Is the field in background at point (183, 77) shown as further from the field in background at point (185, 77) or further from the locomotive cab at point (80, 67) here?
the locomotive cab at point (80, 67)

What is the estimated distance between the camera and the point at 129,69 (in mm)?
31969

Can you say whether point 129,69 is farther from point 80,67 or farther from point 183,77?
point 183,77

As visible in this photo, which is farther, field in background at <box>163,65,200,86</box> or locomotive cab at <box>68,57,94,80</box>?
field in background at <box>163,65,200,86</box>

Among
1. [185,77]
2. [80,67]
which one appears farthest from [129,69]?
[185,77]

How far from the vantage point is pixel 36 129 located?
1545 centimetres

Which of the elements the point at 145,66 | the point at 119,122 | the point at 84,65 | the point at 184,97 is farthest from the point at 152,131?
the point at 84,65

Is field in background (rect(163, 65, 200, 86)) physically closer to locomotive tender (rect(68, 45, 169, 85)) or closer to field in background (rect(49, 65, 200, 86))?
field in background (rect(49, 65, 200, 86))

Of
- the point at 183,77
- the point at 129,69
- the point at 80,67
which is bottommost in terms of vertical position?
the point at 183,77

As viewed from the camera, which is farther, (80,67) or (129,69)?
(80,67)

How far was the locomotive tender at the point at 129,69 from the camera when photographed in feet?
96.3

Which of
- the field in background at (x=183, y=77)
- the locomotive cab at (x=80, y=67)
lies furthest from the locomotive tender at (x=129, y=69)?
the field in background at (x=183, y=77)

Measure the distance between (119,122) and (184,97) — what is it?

· · · · ·

* **REQUIRED WORK**
Return every line of the material exactly.

* **FINAL RESULT**
Is the field in background at point (183, 77) shown as further from the field in background at point (185, 77) or further from the locomotive cab at point (80, 67) here?
the locomotive cab at point (80, 67)

What is the estimated distance between the camera and the point at 129,69 (in mm)?
31969

Can you say whether point 129,69 is farther from point 80,67 or farther from point 183,77?
point 183,77

As visible in this photo, which is farther, field in background at <box>163,65,200,86</box> or locomotive cab at <box>68,57,94,80</box>?
field in background at <box>163,65,200,86</box>

Among
1. [185,77]
2. [80,67]
which one appears farthest from [129,69]?
[185,77]

How far from the vantage point is pixel 36 129 located?
1545 centimetres

Which of the elements the point at 145,66 | the point at 119,122 | the point at 84,65 | the point at 184,97 is farthest from the point at 152,131?
the point at 84,65

Is field in background (rect(163, 65, 200, 86)) physically closer to locomotive tender (rect(68, 45, 169, 85)) or closer to field in background (rect(49, 65, 200, 86))?
field in background (rect(49, 65, 200, 86))

Of
- the point at 183,77
- the point at 129,69
- the point at 80,67
which is bottommost in terms of vertical position?
the point at 183,77

As viewed from the camera, which is farther, (80,67) or (129,69)?
(80,67)

How far was the locomotive tender at the point at 129,69 from the camera when photographed in feet?
96.3

Which of
- the field in background at (x=183, y=77)
- the locomotive cab at (x=80, y=67)
lies furthest from the locomotive tender at (x=129, y=69)?
the field in background at (x=183, y=77)

Measure the distance between (119,122) and (184,97) — what is it?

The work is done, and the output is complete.